第三話 再起動
アカシャークが落ちたことで、ソ連兵は総崩れとなった。
戦車はヒトラーシャークによって次々と撃破され、勢いづいたドイツ軍を阻むことはもはや不可能だった。
「き、貴様等! 一歩も退くなと言った──」
逃げようとする兵士に銃を向けようとした督戦隊の兵士が強制的に黙らされた。味方の拳銃で頭を撃ち抜かれて。
「うるせぇよこのクソボケが!! 散々俺達を前に突き出してテメェ等は後ろでふんぞり返りやがって!!」
「見ろ連中逃げてるぞ!」
「よし立場逆転だ。督戦隊の連中に逃げるなと伝えてやろうや」
督戦隊が逃げ出したのを見たソ連兵はその背中を射撃し始めた。戦闘中であるが、もはやソ連兵に秩序はなかった。

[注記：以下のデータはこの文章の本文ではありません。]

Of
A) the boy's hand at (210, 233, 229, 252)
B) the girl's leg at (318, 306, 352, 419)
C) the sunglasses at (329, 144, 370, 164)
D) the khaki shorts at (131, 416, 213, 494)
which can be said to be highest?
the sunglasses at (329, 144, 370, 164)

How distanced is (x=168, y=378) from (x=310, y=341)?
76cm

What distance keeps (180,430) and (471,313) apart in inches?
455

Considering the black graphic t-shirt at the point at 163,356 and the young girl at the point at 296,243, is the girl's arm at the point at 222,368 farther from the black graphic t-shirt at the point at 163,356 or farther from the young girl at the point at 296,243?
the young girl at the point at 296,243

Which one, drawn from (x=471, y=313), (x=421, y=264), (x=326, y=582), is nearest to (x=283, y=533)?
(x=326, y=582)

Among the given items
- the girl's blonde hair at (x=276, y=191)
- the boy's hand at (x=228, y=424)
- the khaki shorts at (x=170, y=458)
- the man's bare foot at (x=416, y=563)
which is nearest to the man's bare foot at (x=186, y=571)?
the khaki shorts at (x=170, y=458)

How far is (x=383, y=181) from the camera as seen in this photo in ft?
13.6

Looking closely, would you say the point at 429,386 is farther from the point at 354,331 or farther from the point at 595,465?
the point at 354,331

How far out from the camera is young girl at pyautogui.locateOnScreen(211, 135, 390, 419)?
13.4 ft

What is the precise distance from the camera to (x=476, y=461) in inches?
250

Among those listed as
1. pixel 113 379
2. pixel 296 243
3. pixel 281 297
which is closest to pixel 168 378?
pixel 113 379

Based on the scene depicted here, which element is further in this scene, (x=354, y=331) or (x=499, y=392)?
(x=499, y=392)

ソ連兵の醜態を、空から見たヒトラーシャークは溜息をついていた。
──我々が最大の敵と思っていた相手が、この程度だったとは……
悲嘆にくれるヒトラーシャーク。かつてヒトラーはソ連兵のことを死をもいとわず突撃してくる勇猛果敢な兵士と評していた。
だが現実のこの様はなんだ?
味方を撃ち、泣きわめきながらその場を捨てて逃げまどう兵士達の姿はもはや見るにたえない。
「茶番は終わりだ。勇敢なるゲルマン人たちよ! 私の後に続け! 我等こそ神に選ばれし民族なのだ!」
ヒトラーシャークは地上の仲間を援護しながらひたすら前に前に前進していく。歩兵が、戦車が、戦闘機が、すべてが勢いづいてソ連兵を蹂躙していく。もはやこの地の掌握は時間の問題だった。

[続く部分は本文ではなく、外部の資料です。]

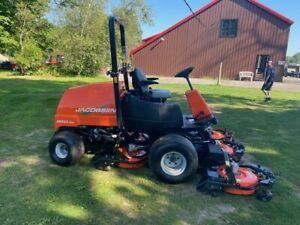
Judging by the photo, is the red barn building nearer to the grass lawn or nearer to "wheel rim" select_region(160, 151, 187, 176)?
the grass lawn

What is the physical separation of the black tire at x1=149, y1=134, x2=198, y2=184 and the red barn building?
70.6 ft

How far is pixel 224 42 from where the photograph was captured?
85.9 feet

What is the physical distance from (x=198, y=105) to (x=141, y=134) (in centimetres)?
97

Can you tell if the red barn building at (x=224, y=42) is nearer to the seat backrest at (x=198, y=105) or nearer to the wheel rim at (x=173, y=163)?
the seat backrest at (x=198, y=105)

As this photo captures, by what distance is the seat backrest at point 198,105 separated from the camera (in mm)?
4613

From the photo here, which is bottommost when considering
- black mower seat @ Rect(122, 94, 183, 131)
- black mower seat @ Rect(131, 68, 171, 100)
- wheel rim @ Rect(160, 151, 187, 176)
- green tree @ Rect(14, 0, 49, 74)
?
wheel rim @ Rect(160, 151, 187, 176)

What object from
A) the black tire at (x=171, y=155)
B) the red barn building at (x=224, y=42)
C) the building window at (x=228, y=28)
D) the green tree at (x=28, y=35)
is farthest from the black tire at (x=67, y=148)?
the building window at (x=228, y=28)

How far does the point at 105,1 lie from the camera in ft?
84.3

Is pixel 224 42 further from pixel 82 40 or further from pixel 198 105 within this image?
pixel 198 105

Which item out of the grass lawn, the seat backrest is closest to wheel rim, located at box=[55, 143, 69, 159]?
the grass lawn

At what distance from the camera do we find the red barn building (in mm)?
24938

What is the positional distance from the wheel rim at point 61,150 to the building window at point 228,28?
23.8 m

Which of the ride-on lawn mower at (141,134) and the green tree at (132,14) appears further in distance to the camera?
the green tree at (132,14)

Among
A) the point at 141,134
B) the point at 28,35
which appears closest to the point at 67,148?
the point at 141,134
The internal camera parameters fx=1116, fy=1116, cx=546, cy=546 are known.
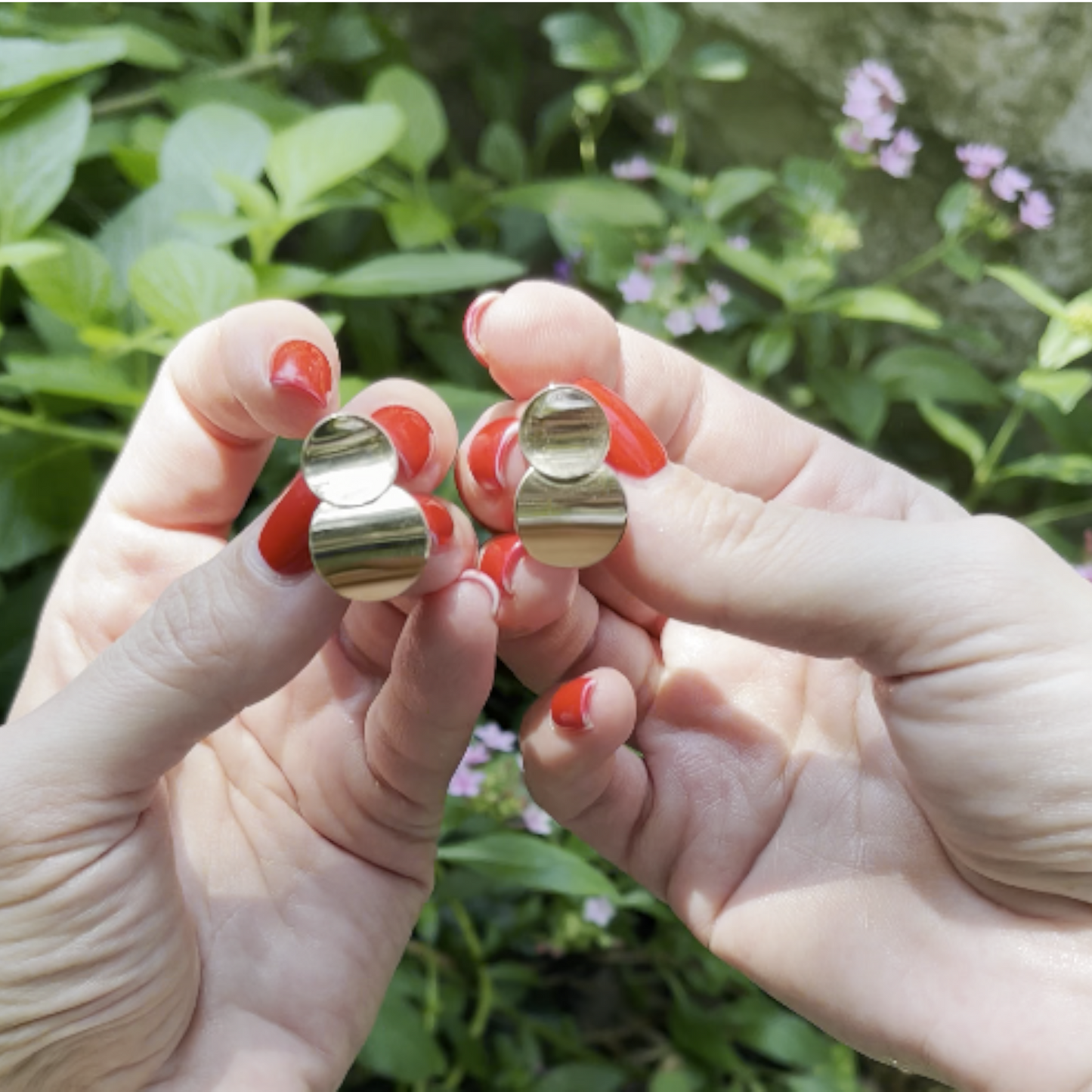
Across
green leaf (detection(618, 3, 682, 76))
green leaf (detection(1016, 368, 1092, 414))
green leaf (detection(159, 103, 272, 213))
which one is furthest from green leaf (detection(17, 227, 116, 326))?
green leaf (detection(1016, 368, 1092, 414))

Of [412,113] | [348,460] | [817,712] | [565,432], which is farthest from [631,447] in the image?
[412,113]

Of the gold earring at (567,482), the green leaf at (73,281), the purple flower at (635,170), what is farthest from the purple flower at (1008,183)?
the green leaf at (73,281)

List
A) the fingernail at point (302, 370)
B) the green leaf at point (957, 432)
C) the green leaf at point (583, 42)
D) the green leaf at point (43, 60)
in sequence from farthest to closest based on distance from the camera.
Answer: the green leaf at point (583, 42), the green leaf at point (957, 432), the green leaf at point (43, 60), the fingernail at point (302, 370)

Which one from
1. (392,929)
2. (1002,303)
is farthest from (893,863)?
(1002,303)

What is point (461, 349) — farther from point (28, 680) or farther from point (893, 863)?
point (893, 863)

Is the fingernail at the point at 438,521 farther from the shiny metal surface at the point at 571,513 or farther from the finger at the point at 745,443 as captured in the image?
the finger at the point at 745,443

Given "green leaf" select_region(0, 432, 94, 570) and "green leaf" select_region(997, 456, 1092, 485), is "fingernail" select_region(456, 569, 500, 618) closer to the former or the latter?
"green leaf" select_region(0, 432, 94, 570)
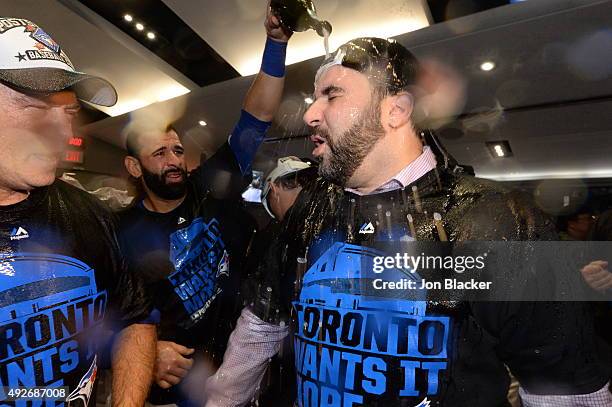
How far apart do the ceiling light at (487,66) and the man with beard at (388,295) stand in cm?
379

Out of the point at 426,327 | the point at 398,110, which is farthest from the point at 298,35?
the point at 426,327

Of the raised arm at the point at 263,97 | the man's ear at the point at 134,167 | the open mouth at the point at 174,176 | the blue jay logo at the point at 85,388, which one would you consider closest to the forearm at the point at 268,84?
the raised arm at the point at 263,97

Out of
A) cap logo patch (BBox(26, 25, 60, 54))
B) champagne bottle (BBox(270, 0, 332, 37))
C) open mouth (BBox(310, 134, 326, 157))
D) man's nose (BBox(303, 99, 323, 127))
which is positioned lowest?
open mouth (BBox(310, 134, 326, 157))

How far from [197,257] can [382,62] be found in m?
1.58

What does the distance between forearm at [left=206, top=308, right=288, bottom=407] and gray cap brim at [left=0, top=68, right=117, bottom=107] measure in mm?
1095

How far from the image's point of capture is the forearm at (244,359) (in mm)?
1660

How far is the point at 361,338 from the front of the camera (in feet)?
4.14

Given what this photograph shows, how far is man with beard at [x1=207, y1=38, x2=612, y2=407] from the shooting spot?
118 cm

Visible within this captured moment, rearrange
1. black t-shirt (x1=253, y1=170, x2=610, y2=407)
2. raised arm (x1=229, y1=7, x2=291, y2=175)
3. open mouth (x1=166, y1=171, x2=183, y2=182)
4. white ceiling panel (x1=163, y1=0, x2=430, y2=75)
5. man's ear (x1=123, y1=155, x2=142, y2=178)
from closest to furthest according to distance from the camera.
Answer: black t-shirt (x1=253, y1=170, x2=610, y2=407)
raised arm (x1=229, y1=7, x2=291, y2=175)
open mouth (x1=166, y1=171, x2=183, y2=182)
man's ear (x1=123, y1=155, x2=142, y2=178)
white ceiling panel (x1=163, y1=0, x2=430, y2=75)

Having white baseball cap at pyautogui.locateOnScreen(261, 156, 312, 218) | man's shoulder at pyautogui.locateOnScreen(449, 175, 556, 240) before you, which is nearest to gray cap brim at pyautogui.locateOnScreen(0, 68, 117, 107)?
man's shoulder at pyautogui.locateOnScreen(449, 175, 556, 240)

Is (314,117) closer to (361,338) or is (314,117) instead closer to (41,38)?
(361,338)

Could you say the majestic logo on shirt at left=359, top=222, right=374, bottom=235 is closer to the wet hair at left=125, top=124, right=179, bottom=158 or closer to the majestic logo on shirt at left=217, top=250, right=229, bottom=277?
the majestic logo on shirt at left=217, top=250, right=229, bottom=277

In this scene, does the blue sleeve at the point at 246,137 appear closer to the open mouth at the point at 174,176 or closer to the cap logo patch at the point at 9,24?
the open mouth at the point at 174,176

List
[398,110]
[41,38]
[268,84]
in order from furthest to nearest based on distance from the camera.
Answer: [268,84], [398,110], [41,38]
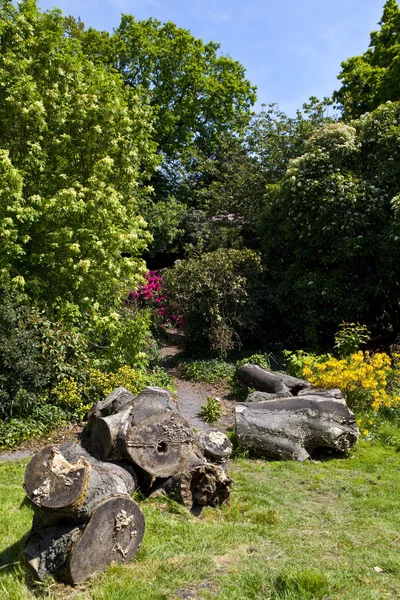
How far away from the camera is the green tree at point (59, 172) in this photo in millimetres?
8945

「助けてくれ同志スターリン! 起きやがれクソッたれ! 何が共産主義だ平等だ! んなもん存在しねぇよこのボケジジイ!!」
「くたばるんなら俺達庇ってから死にやがれ! クソの役にもたたねぇ思想で人間様動かしやがってこの化け物が!」
聞くに堪えない暴言が聞こえてきた。ヒトラーシャークがそこに視線を向けると、墜落したアカシャークを蹴り、撃ち、罵声と唾を飛ばすソ連兵達の姿があった。
──独裁者とはいえ元は支持していた人間だろうに。よくもまぁあそこまでの事が出来るものだ。

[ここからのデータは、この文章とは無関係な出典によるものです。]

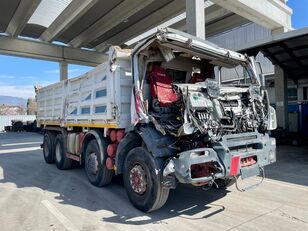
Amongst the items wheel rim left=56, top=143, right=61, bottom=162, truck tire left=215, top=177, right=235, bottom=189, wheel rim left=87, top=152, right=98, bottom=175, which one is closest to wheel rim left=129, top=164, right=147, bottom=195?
wheel rim left=87, top=152, right=98, bottom=175

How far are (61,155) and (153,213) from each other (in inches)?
192

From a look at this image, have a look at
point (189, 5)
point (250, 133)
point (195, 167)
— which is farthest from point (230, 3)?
point (195, 167)

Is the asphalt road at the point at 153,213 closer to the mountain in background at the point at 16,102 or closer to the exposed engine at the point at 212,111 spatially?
the exposed engine at the point at 212,111

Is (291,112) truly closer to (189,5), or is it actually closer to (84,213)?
(189,5)

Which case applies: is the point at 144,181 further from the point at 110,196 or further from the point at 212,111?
the point at 212,111

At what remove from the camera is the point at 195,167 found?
15.5ft

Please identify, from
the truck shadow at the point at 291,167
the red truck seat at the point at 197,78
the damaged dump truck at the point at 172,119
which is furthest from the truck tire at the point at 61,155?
the truck shadow at the point at 291,167

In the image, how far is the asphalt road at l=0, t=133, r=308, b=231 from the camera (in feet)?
15.1

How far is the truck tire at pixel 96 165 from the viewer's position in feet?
21.2

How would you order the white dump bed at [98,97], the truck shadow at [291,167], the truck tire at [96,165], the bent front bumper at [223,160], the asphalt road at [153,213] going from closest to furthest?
1. the bent front bumper at [223,160]
2. the asphalt road at [153,213]
3. the white dump bed at [98,97]
4. the truck tire at [96,165]
5. the truck shadow at [291,167]

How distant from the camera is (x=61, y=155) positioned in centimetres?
908

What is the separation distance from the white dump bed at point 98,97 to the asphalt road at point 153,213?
151 cm

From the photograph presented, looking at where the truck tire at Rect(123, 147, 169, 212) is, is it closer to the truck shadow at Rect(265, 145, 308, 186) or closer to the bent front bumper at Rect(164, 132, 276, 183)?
the bent front bumper at Rect(164, 132, 276, 183)

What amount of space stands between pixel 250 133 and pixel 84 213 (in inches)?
123
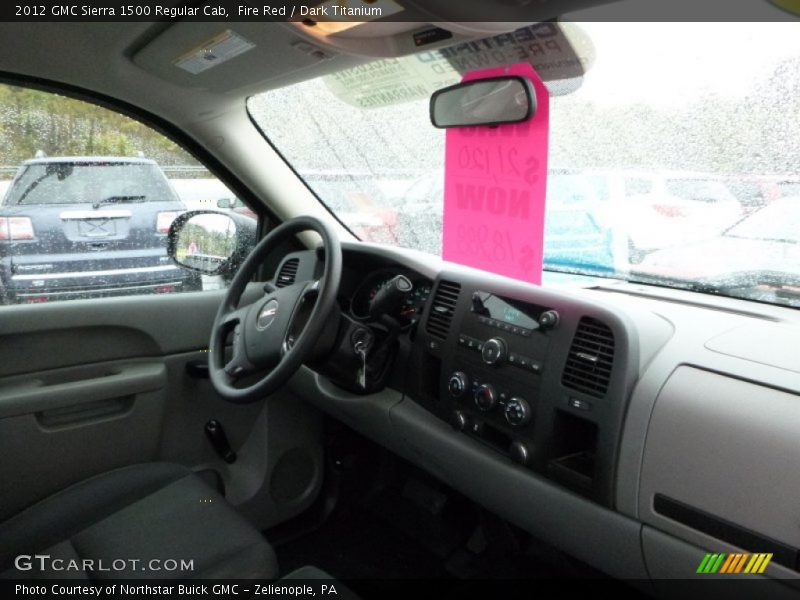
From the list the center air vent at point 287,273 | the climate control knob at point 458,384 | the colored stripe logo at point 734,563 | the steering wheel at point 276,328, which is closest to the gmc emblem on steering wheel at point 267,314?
the steering wheel at point 276,328

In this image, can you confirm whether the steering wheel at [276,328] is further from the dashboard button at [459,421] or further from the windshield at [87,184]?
the windshield at [87,184]

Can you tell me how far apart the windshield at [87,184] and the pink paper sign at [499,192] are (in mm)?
1191

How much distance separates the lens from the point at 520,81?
69.3 inches

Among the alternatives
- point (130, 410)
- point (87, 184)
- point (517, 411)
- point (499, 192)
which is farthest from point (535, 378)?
point (87, 184)

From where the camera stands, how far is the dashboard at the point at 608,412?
123 cm

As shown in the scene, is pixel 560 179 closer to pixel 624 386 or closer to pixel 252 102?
pixel 624 386

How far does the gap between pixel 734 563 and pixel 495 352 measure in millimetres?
713

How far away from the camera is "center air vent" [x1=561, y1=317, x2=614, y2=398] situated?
4.83 ft

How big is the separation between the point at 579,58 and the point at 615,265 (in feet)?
2.23

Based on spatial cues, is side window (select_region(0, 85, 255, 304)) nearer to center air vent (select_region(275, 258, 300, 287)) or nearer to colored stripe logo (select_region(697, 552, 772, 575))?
center air vent (select_region(275, 258, 300, 287))

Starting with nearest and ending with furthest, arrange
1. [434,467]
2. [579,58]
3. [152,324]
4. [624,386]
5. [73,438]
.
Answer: [624,386], [579,58], [434,467], [73,438], [152,324]

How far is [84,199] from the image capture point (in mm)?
2348

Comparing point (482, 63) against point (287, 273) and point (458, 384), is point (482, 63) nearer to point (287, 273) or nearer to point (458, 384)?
point (458, 384)

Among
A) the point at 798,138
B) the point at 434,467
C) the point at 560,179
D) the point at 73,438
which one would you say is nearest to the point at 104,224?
the point at 73,438
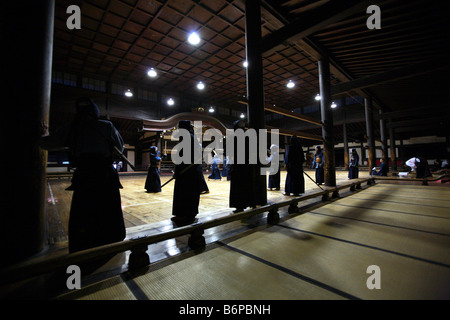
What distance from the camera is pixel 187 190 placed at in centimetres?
273

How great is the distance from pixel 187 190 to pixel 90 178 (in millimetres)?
1300

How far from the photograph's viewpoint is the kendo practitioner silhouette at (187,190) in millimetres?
2689

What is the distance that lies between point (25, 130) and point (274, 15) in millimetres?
4920

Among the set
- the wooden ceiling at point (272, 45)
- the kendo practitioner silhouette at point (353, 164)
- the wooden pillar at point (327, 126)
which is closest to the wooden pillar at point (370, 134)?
the wooden ceiling at point (272, 45)

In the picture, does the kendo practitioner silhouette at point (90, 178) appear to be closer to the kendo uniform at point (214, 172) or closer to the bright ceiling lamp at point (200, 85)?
the kendo uniform at point (214, 172)

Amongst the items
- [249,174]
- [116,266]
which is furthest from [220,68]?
[116,266]

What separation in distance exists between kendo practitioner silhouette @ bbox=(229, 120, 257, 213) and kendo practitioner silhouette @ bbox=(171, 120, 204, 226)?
0.62 metres

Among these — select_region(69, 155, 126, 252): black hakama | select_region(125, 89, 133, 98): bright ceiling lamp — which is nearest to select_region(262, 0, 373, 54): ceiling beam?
select_region(69, 155, 126, 252): black hakama

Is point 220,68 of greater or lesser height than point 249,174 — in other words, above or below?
above

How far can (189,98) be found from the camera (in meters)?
14.7

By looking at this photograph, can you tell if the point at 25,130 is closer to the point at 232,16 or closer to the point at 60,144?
the point at 60,144

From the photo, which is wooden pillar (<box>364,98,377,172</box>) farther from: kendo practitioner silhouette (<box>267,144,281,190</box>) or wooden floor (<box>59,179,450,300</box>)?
wooden floor (<box>59,179,450,300</box>)

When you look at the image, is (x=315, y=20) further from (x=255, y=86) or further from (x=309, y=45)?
(x=309, y=45)

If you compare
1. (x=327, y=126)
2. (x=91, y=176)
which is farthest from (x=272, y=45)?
(x=91, y=176)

口から大便を吐きながらヒトラーシャークはそう思った。
「ん?」
いよいよ勝利は目前、障害も殆ど存在しない。
だがヒトラーシャークは何かを感じ取った。
「何かが、来る……」
目を細め、空の彼方へと目を向ける。
すると何か、小さな影がいくつも見えてきた。
「敵の戦闘機か、だが今更来たところで我々の勝利は揺るがん」
嘲りを含んだ笑みを浮かべるとヒトラーシャークはブースターを点火し影に向かって飛んでいく。距離が縮まるごとに影の正体が分かってきた。
「な、なんだと!?」
ヒトラーシャークの目が見開かれる。こちらに向かってきていたのは戦闘機などではなかった。
「「「デェエエエエエエエエエエエエエエエエエエエエエエエエエエエエエエエンッ!!」」」
はっきりと相手の顔が見えるほどに近づくと、喧しい声が響き渡った。声の主は、ヒトラーシャークもが良く知る人間たちだった。
「生産手段の私有が存続する限り、独占資本主義的経済基盤に立ったまま帝国主義戦争を避けることは出来ぬのだ!!」
「レーニン!?」
「全ての私有財産を廃するのだ!」
「マルクス!?」
「万国の労働者よ! 団結せよ!」
「エンゲルス!?」
ヒトラーは自分の目を疑った。既に死んだはずの人間達が、いや共産主義者たちがサメに変化しアカいブースターを点火し飛んできているのである。
それも1人……いや1匹2匹ではなかった。
あらゆる国の共産主義者達がサメとなってここスターリングラードに集結してきているのだ。サメになって。
「「「「「「「「「「「行くぞヒトラー!! クソの貯蔵は十分か!?」」」」」」」」」」」」
「思いあがるなこの共産主義者共が!!」
かくして、レニングラード上空でヒトラーシャークと共産主義者の熾烈な戦いが始まったのである。